Google has always been committed to promoting better advertising experience on the web. Back in 2016, Chrome banned Adobe Flash-based ads “to enhance the browsing experience for more people on more devices”, and pushed for the adoption of the newer HTML5 standard.
In February 2018, Chrome enabled ad filtering to block ‘intrusive ads’ (as defined by the Better Ads Standards) across North America and Europe. On July 9th of this year, the update was rolled out globally.
Under pressure from competing browsers such as Safari and Firefox, Google also started limiting cookies for ad tracking in Chrome—even though cookie-based tracking is the foundation for behavioural advertising.
Unlike Apple and Mozilla, Google makes a large chunk of its revenue from online advertising. This means that Google is always walking a thin line between keeping Chrome users happy and fostering the ad-supported web.
Heavy Ad Intervention
Based on a recent Chromium commit and an explainer on Heavy Ad Intervention, it looks like Google is doubling down on its initiative of cutting down bad advertising and delivering better experiences for users. The new update targets ‘heavy ads’—which Google defines as ad iframes that “use an egregious amount of system resources”.

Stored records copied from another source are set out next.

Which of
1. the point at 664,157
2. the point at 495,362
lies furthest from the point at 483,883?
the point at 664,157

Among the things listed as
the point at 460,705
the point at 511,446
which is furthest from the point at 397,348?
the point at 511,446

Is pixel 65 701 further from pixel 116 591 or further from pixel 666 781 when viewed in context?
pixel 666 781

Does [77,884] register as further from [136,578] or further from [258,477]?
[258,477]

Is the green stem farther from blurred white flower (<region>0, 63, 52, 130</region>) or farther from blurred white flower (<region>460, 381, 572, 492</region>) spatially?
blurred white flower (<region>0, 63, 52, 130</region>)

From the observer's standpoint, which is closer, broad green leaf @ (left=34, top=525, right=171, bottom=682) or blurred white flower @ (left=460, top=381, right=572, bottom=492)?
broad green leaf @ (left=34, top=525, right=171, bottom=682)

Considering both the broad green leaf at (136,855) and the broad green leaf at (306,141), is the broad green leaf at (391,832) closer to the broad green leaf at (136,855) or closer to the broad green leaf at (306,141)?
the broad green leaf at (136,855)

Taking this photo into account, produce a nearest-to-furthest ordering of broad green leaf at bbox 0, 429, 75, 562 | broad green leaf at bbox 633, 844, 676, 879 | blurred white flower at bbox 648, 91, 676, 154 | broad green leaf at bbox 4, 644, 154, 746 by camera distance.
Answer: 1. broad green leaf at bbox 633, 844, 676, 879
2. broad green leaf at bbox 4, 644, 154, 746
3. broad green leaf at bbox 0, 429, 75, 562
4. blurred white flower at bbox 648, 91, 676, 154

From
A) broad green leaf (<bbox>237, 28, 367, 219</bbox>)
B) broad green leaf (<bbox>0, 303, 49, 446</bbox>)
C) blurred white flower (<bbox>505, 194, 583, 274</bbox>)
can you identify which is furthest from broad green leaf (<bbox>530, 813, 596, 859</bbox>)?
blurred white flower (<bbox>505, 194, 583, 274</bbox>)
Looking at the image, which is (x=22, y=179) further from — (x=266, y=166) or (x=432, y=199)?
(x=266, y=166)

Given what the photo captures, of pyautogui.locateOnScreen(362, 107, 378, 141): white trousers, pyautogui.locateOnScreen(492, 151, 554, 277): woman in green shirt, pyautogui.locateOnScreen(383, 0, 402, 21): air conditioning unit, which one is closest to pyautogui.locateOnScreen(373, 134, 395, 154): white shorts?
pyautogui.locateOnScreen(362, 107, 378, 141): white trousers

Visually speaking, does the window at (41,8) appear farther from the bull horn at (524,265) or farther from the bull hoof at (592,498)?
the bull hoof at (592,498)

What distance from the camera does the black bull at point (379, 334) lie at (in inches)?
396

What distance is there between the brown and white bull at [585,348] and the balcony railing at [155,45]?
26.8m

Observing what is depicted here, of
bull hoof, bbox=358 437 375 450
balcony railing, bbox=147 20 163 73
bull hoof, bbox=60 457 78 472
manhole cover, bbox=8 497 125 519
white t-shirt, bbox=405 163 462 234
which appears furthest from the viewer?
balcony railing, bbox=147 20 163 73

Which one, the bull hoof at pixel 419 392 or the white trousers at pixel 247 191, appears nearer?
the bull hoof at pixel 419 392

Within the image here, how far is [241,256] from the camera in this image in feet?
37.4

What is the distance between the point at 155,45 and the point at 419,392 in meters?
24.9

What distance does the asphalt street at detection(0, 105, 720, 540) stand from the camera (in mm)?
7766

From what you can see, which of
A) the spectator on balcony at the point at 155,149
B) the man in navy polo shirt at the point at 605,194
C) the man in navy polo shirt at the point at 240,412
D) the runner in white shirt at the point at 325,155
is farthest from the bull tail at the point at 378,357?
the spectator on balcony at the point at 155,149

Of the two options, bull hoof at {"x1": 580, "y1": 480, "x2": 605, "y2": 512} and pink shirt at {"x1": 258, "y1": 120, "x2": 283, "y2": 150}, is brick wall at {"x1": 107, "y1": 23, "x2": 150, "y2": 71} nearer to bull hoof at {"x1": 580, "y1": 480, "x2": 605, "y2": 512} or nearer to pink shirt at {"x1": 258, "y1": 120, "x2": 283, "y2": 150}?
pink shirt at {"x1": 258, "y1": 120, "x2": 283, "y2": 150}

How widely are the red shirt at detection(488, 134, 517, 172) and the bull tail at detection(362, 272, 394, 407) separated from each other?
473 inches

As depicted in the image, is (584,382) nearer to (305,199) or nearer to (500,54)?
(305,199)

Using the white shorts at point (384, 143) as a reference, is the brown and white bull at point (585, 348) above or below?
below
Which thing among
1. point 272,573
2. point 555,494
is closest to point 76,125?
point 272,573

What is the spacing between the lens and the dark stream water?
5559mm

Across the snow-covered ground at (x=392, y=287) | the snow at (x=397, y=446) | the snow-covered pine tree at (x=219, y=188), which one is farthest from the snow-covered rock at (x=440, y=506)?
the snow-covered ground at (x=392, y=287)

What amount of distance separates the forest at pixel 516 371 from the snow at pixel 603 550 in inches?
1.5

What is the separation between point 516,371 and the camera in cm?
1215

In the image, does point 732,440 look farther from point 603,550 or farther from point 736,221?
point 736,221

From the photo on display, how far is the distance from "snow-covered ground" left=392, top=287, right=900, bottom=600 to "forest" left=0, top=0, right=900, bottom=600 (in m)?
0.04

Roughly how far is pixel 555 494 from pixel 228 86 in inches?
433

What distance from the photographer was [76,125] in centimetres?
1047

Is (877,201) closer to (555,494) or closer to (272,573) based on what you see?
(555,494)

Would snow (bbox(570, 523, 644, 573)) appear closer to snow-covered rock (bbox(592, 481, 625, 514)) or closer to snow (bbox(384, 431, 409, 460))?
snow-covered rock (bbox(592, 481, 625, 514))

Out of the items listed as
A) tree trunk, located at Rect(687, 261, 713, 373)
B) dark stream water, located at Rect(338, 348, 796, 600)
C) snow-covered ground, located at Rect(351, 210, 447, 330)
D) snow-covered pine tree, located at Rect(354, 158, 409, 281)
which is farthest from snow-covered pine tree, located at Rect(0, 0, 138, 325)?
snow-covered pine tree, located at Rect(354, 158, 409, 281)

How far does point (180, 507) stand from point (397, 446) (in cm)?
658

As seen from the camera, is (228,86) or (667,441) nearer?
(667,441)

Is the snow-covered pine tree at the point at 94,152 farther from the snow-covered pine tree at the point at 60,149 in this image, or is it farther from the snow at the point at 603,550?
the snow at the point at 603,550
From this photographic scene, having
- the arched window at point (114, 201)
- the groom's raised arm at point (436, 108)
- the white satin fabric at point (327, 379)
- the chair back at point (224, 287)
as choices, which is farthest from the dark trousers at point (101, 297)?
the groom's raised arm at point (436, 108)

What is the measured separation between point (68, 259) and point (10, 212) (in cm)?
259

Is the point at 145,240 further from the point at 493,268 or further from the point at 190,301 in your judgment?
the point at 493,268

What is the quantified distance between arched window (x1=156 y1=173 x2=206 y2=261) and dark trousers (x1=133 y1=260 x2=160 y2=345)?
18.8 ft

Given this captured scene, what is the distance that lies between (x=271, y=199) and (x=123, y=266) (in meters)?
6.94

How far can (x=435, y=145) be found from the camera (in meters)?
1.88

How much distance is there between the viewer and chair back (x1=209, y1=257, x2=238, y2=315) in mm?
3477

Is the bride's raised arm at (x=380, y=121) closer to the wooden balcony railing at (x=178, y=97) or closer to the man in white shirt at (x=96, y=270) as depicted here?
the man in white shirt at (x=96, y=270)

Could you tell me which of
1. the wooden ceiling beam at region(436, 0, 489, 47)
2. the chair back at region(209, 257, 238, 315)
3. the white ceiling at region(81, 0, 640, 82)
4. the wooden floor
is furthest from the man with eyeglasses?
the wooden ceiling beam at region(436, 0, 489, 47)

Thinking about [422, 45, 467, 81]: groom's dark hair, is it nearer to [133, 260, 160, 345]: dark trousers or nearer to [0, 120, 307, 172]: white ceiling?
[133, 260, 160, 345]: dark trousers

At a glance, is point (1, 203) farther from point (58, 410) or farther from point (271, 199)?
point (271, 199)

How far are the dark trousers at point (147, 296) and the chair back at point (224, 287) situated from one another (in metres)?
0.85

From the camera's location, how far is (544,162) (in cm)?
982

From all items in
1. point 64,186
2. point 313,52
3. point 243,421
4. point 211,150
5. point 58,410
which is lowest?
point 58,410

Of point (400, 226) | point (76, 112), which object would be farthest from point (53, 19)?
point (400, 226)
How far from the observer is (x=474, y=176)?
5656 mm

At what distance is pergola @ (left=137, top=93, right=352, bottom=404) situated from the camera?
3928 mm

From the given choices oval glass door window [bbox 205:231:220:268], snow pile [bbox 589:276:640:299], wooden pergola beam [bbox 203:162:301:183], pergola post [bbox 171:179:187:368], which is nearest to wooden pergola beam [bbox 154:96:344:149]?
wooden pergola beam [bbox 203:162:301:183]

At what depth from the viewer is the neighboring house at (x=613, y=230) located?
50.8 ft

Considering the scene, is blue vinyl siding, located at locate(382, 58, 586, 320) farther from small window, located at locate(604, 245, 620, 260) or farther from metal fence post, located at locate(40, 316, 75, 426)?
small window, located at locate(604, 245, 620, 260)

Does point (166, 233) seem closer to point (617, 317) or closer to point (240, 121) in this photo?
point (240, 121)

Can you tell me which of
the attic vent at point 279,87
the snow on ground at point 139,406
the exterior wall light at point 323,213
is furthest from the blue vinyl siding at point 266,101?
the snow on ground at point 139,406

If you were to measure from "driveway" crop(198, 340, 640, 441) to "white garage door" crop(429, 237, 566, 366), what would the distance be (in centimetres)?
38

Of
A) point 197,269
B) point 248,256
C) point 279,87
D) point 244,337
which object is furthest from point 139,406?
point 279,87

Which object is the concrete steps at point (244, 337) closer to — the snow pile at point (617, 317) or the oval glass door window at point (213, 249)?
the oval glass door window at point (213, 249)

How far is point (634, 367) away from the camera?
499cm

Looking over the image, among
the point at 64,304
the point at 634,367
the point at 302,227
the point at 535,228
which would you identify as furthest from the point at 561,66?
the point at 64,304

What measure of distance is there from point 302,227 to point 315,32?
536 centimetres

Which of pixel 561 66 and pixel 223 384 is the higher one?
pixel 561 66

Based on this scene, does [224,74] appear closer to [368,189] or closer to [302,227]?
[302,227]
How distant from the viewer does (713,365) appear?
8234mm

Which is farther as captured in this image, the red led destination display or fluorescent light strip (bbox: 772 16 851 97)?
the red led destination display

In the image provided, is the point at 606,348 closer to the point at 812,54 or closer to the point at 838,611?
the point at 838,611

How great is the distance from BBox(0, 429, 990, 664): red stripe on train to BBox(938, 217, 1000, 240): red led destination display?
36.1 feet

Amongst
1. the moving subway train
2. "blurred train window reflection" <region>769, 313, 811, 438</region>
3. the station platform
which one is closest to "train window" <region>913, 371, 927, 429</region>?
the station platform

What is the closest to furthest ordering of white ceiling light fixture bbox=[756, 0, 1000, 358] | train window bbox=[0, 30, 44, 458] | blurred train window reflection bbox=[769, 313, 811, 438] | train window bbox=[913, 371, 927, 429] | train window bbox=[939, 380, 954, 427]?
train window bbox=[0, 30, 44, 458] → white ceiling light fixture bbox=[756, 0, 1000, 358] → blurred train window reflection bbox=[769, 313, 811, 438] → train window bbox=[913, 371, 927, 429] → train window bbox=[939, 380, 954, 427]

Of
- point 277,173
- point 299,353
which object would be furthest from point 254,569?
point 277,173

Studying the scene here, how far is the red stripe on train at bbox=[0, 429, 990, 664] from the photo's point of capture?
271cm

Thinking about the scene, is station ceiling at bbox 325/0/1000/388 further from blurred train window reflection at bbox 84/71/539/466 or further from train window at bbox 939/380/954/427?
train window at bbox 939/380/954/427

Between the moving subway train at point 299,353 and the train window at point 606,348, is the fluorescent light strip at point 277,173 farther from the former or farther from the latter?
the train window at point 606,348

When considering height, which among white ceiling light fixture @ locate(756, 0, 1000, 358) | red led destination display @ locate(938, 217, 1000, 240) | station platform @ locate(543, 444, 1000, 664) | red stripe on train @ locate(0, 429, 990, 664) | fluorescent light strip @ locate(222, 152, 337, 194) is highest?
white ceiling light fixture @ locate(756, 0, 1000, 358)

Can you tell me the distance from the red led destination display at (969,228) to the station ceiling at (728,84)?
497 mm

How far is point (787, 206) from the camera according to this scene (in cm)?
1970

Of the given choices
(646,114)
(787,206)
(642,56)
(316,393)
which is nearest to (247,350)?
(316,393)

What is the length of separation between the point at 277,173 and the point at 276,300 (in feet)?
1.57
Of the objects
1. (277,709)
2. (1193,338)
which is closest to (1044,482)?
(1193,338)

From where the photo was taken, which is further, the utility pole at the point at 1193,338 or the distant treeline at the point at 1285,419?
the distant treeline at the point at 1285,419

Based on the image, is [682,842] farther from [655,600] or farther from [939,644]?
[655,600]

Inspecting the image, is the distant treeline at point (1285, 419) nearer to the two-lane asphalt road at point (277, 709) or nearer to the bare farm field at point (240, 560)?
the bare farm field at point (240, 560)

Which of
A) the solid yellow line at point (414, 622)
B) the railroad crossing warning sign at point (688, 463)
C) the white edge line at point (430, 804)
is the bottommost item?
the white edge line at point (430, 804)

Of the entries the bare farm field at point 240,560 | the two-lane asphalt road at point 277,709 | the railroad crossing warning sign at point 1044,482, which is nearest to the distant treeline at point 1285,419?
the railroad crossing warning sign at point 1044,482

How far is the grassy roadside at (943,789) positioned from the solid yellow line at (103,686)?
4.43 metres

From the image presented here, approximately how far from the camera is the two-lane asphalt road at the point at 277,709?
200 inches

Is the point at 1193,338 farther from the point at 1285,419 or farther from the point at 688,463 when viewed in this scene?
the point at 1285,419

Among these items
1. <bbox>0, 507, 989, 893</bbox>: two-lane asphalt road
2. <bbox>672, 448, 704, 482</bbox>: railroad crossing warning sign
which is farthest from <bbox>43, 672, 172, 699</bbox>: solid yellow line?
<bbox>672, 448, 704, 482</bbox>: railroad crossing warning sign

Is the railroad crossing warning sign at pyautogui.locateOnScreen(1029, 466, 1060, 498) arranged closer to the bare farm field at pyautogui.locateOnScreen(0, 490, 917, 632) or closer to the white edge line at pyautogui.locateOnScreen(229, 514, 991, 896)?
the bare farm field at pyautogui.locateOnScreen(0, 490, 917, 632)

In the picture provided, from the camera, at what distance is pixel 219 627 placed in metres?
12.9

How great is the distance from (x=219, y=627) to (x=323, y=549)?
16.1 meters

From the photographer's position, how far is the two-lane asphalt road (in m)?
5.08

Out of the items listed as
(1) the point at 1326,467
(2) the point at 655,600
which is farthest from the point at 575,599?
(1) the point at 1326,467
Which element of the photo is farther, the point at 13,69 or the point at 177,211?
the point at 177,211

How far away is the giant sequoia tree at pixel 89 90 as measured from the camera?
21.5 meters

Some ad behaviours that Chrome intends to discourage with this update include ads that mine cryptocurrency, ads that load poorly compressed files, ads that load large video files before a user interaction, and ads that perform extensive JS operations, such as decoding video files or CPU timing attacks.
The commit provides more information as to what constitutes a heavy ad:
This intervention unloads ads that are in the .1% of bandwidth usage, .1% of CPU usage per minute, and .1% of overall CPU time. The current numbers are 4MB network and 60 seconds CPU, but may be changed as more data is available.
While the existing ad filtering in Chrome blocks out ads on a page-level, the ‘heavy ads’ update will only target specific problem ads that are found to consume an excessive amount of system resources. Unloaded ads cannot be accessed by users, but are replaced on-page with a notice of removal and a “Details” button that users can click on to learn more.
Images courtesy of 9to5Google.com
According to the explainer, an ad is considered heavy if it:
- Uses the main thread for more than 60 seconds
- Uses the main thread for more than 15s in any 30-second window
- Uses more than 4MB of network bandwidth to load resources
These standards are inspired by IAB’s Lean Ad Standards but also chosen by looking at 99.99th percentile metrics for network and CPU usage in ads.
Since this is a development update, the public roll-out date for this update is not yet known. Based on data gathered during the testing phase and the real-world effectiveness of the update in weeding out problematic ads, Chrome may or may not release the update for the public.